The Chancellor, Alistair Darling’s package of measures for small businesses, are a curates’ egg of both useful and useless measures.
For instance, the changes announced earlier this week could take some time to take effect and the funds being made available are small given the size of the market.
With an estimated 3.6 million SMEs in the UK, the Small Business Finance Scheme, announced on Monday, offering guarantees of up to £1 billion in total won’t go very far.
The same can be said of the £1bn of funds to be made available to SMEs via the European Investment Bank, and a similar extension to the export credit guarantee scheme.
Of more immediate help will be the fact that all businesses in temporary financial difficulty will be able to agree a flexible payment plan with HMRC which meets their cash-flow needs.

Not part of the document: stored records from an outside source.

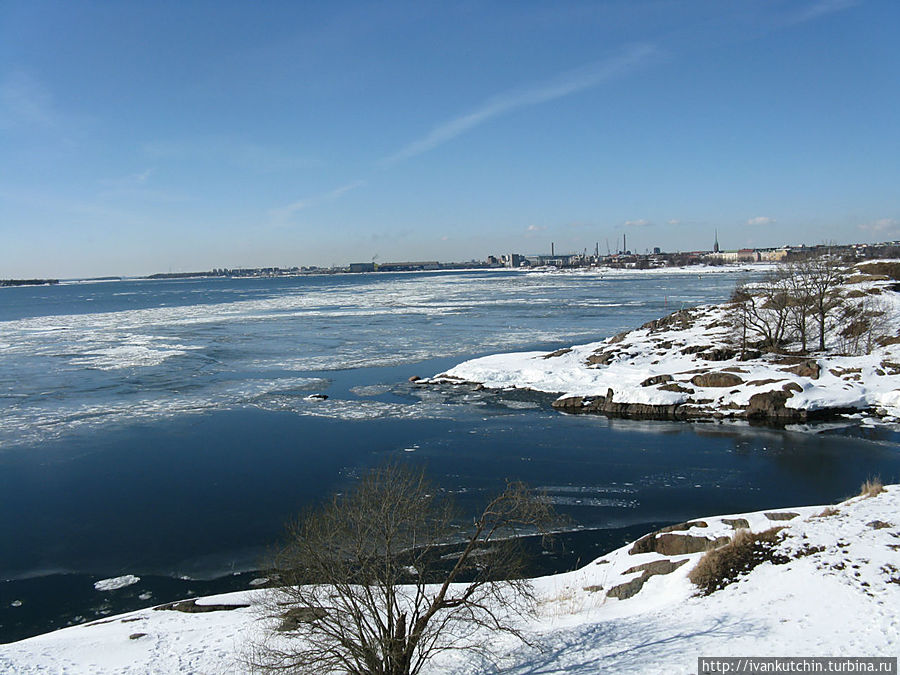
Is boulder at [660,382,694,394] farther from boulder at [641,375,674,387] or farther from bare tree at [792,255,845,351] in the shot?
bare tree at [792,255,845,351]

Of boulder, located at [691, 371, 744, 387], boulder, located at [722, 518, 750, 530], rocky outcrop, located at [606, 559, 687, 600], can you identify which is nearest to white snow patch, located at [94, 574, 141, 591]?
rocky outcrop, located at [606, 559, 687, 600]

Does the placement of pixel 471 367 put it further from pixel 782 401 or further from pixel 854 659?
pixel 854 659

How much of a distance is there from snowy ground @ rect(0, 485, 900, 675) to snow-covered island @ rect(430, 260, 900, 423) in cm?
A: 1444

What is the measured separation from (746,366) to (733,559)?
20658 mm

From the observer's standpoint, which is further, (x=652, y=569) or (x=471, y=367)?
(x=471, y=367)

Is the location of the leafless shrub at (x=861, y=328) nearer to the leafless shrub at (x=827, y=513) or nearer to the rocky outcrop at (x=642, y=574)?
the leafless shrub at (x=827, y=513)

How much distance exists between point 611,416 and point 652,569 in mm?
14556

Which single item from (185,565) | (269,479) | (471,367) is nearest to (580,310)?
(471,367)

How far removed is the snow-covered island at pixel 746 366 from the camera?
25.8m

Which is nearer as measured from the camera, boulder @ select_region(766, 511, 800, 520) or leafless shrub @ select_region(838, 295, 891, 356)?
boulder @ select_region(766, 511, 800, 520)

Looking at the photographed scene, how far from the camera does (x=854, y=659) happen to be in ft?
26.4

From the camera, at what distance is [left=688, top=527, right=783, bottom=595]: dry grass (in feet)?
35.5

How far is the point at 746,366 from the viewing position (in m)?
29.7

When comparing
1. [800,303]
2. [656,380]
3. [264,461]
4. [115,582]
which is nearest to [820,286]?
[800,303]
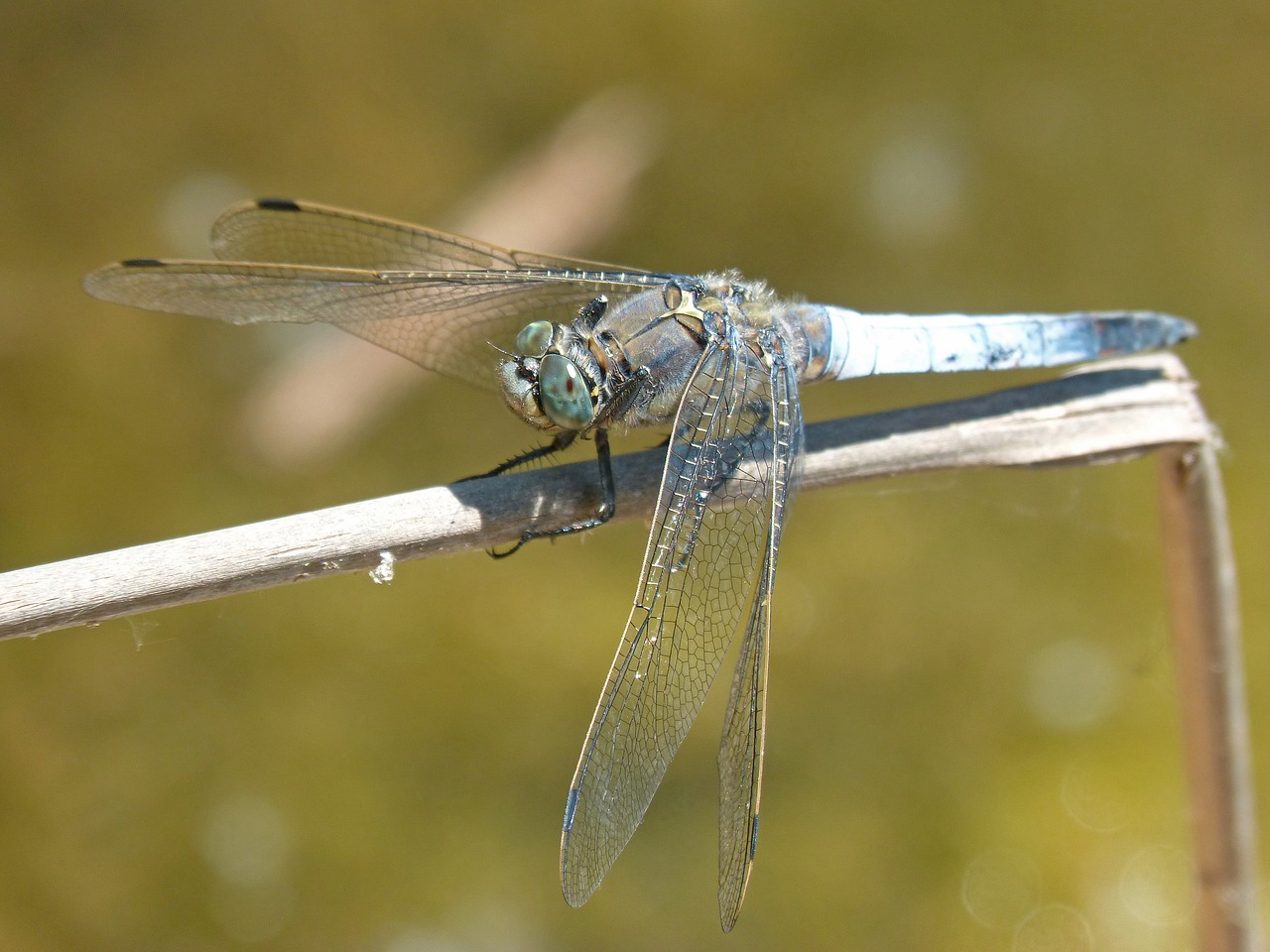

HMRC also says it will try to give decisions quickly over the phone and within 10 minutes.
All businesses with empty properties will welcome the increase in empty property relief to include all those with a rateable value of less than £15,000.
However, relatively few businesses will actually benefit from the carry back of losses over 3 years because they are capped at £50,000.
Changes to the rate of VAT are little more than a poisoned chalice for small businesses as little account seems to have been taken of the huge admininistrative cost of changing prices on all VAT-registered goods.
IT systems will also have to be altered to reflect the temporary 15 per cent rate, effective from 1 December 2008, only to re-incur those costs when VAT returns to 17.5 per cent on 1 January 2010.
Some businesses have already reported cases of cancellations and re-orders as customers seek to benefit from the new lower rate effective from 1 December.